From 24 October 2016, Mumsnet, a website for parents, hosted an online discussion forum on behalf of the Committee inviting users to contribute their views about children’s use of the internet. The forum can be viewed here:
On 8 November 2016 Members of the Committee visited Richard Atkins Primary School in Brixton to observe a special assembly presented by Google. Lord Best, Lord Gilbert of Panteg, the Earl of Caithness and the Bishop of Chelmsford were in attendance. This was part of the ‘Internet Legends Tour’, an initiative which Google had developed in partnership with Parent Zone to promote online safety in schools. The information was targeted at children between 9 and 10, and was centred around four messages encouraging children: not to share personal information or images which might be embarrassing; to protect passwords; to think critically to avoid ‘phishing’ type scams; and, to respect one another online. The assembly was presented by a professional actor and with a well-made set. In a post-assembly meeting, Google told Members of the Committee that the assembly was presented in 40 schools a year. Google was intending to develop resources so that schools could present a modified version of the assembly by themselves. It had already developed lesson plans and presentation slides.
On 29 November 2016 the Committee held an informal meeting with a group of visiting schoolchildren from Trinity School, Redditch, Worcestershire, with the assistance of Parliament’s Education Centre and the Outreach Service. The children were aged between 14 and 16.
Lord Best, the Chairman of the Committee, led the discussion and other Members were invited to ask questions. Lord Best, Baroness Quin, Baroness Kidron and Lord Sherbourne of Didsbury were in attendance. An anonymised note was taken, a brief summary of which is below.

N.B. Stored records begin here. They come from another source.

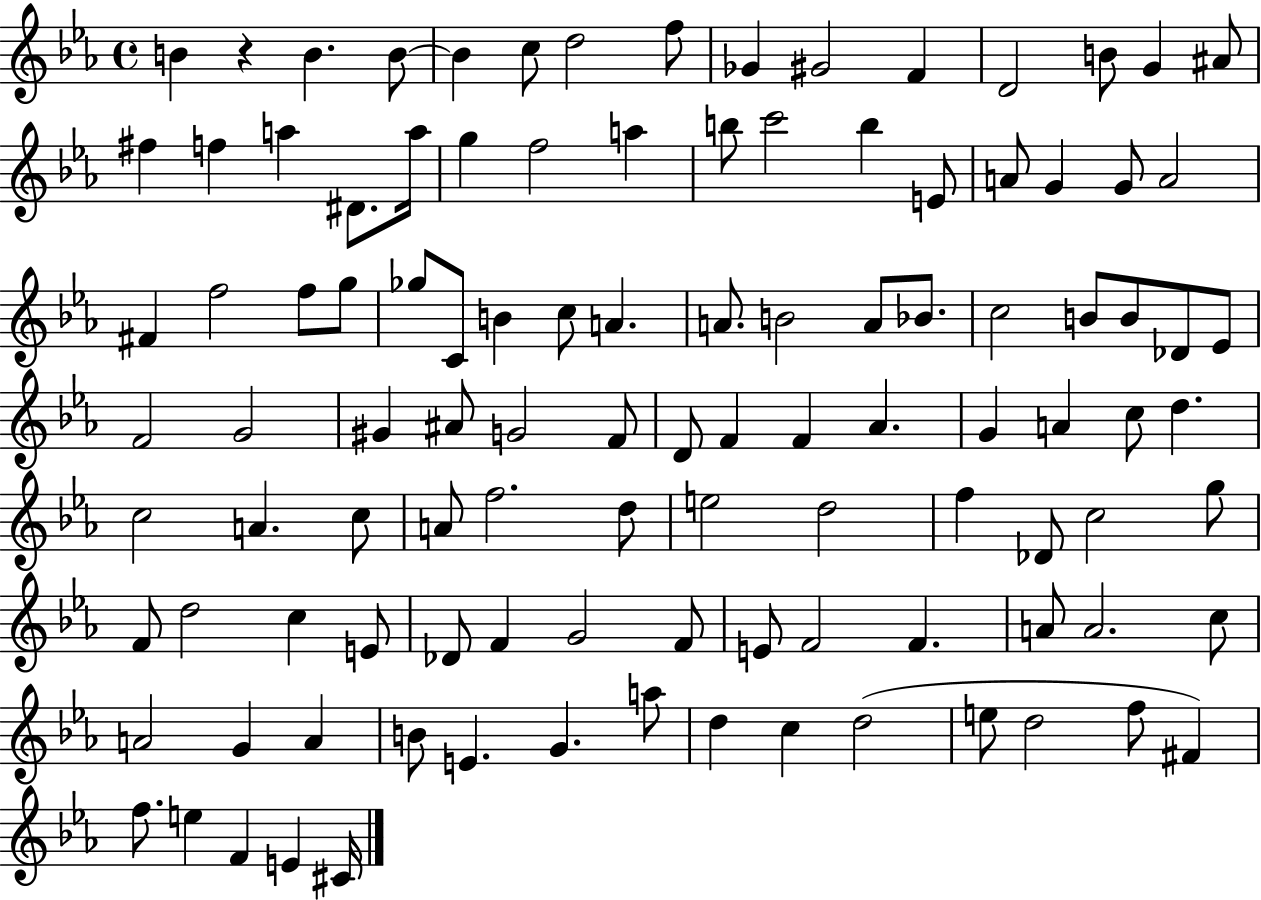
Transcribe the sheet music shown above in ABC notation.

X:1
T:Untitled
M:4/4
L:1/4
K:Eb
B z B B/2 B c/2 d2 f/2 _G ^G2 F D2 B/2 G ^A/2 ^f f a ^D/2 a/4 g f2 a b/2 c'2 b E/2 A/2 G G/2 A2 ^F f2 f/2 g/2 _g/2 C/2 B c/2 A A/2 B2 A/2 _B/2 c2 B/2 B/2 _D/2 _E/2 F2 G2 ^G ^A/2 G2 F/2 D/2 F F _A G A c/2 d c2 A c/2 A/2 f2 d/2 e2 d2 f _D/2 c2 g/2 F/2 d2 c E/2 _D/2 F G2 F/2 E/2 F2 F A/2 A2 c/2 A2 G A B/2 E G a/2 d c d2 e/2 d2 f/2 ^F f/2 e F E ^C/4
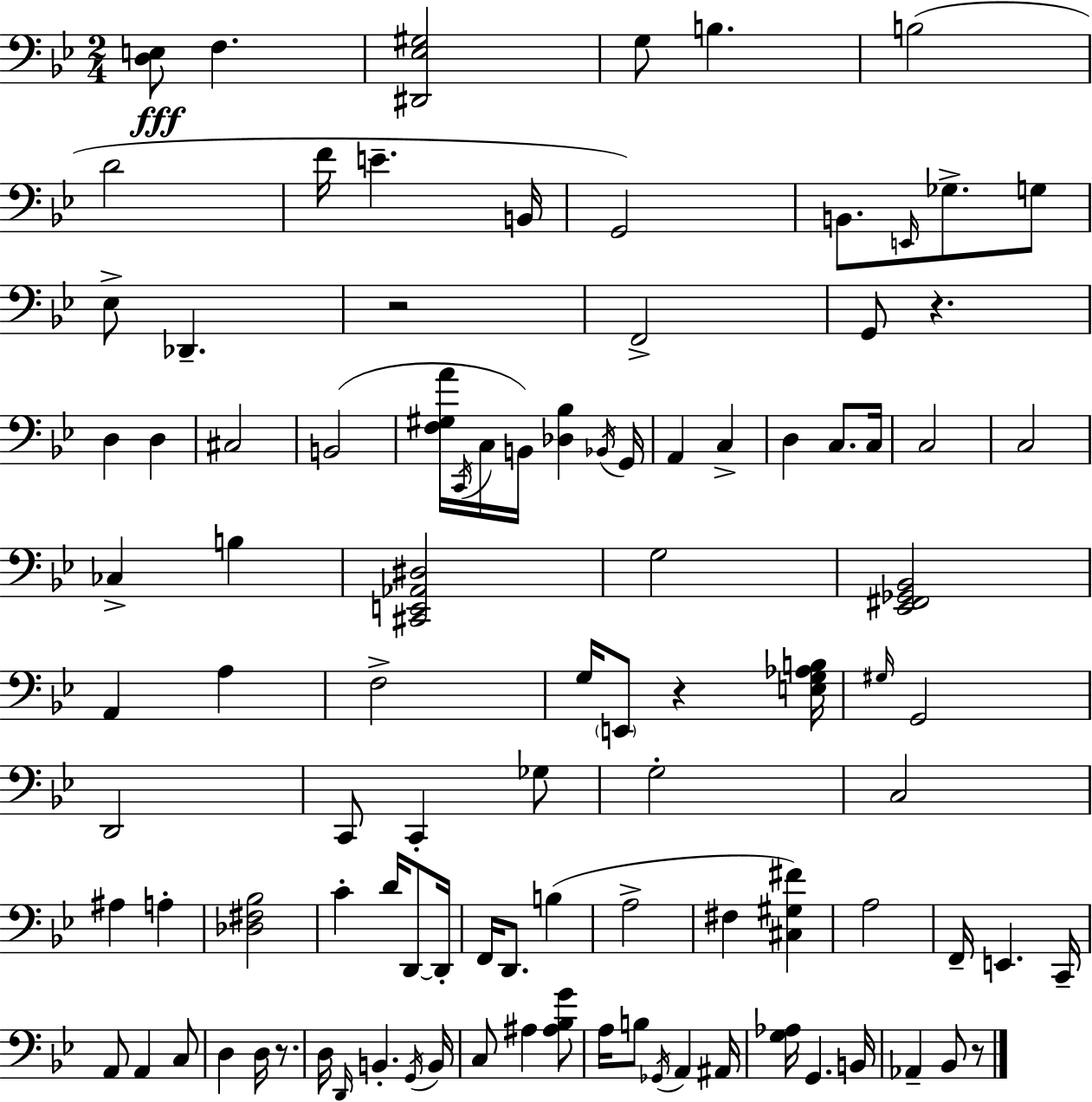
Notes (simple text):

[D3,E3]/e F3/q. [D#2,Eb3,G#3]/h G3/e B3/q. B3/h D4/h F4/s E4/q. B2/s G2/h B2/e. E2/s Gb3/e. G3/e Eb3/e Db2/q. R/h F2/h G2/e R/q. D3/q D3/q C#3/h B2/h [F3,G#3,A4]/s C2/s C3/s B2/s [Db3,Bb3]/q Bb2/s G2/s A2/q C3/q D3/q C3/e. C3/s C3/h C3/h CES3/q B3/q [C#2,E2,Ab2,D#3]/h G3/h [Eb2,F#2,Gb2,Bb2]/h A2/q A3/q F3/h G3/s E2/e R/q [E3,G3,Ab3,B3]/s G#3/s G2/h D2/h C2/e C2/q Gb3/e G3/h C3/h A#3/q A3/q [Db3,F#3,Bb3]/h C4/q D4/s D2/e D2/s F2/s D2/e. B3/q A3/h F#3/q [C#3,G#3,F#4]/q A3/h F2/s E2/q. C2/s A2/e A2/q C3/e D3/q D3/s R/e. D3/s D2/s B2/q. G2/s B2/s C3/e A#3/q [A#3,Bb3,G4]/e A3/s B3/e Gb2/s A2/q A#2/s [G3,Ab3]/s G2/q. B2/s Ab2/q Bb2/e R/e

All the children used the internet in some form. One remarked that, while this technology “started so small”, it was now possible to get everything on a phone. This came with a loss of privacy as it was possible to find out so much about a person online. GPS had enabled people to find their phone, but also potentially someone else’s.
When asked about the effect of the internet on friendship, one child said that faceless interaction meant that there could be no filters on what people can or cannot say as they do not have to deal with the consequences.
While some children were aware about apps to track screen time and to send notifications when a limit had been passed, according to the children, the school did not hold discussions about overuse (the school did have e-safety lessons). All the children said that they would welcome alerts about overuse.
The children also agreed that maximum privacy settings on devices should be on by default.
The children said that they were aware that they were being targeted by advertisers.
The children were aware that, if they did not like content of themselves posted on social media, they could report it, but they acknowledged that normally it is for the uploader of the content to take it down. When asked, they all said that they would like the right to have content taken down.
Some children also suggested that prohibition of the internet would not work, but that a flexible approach was needed.
They advocated more education about hacking and privacy, and recommended that this should be for children of all ages.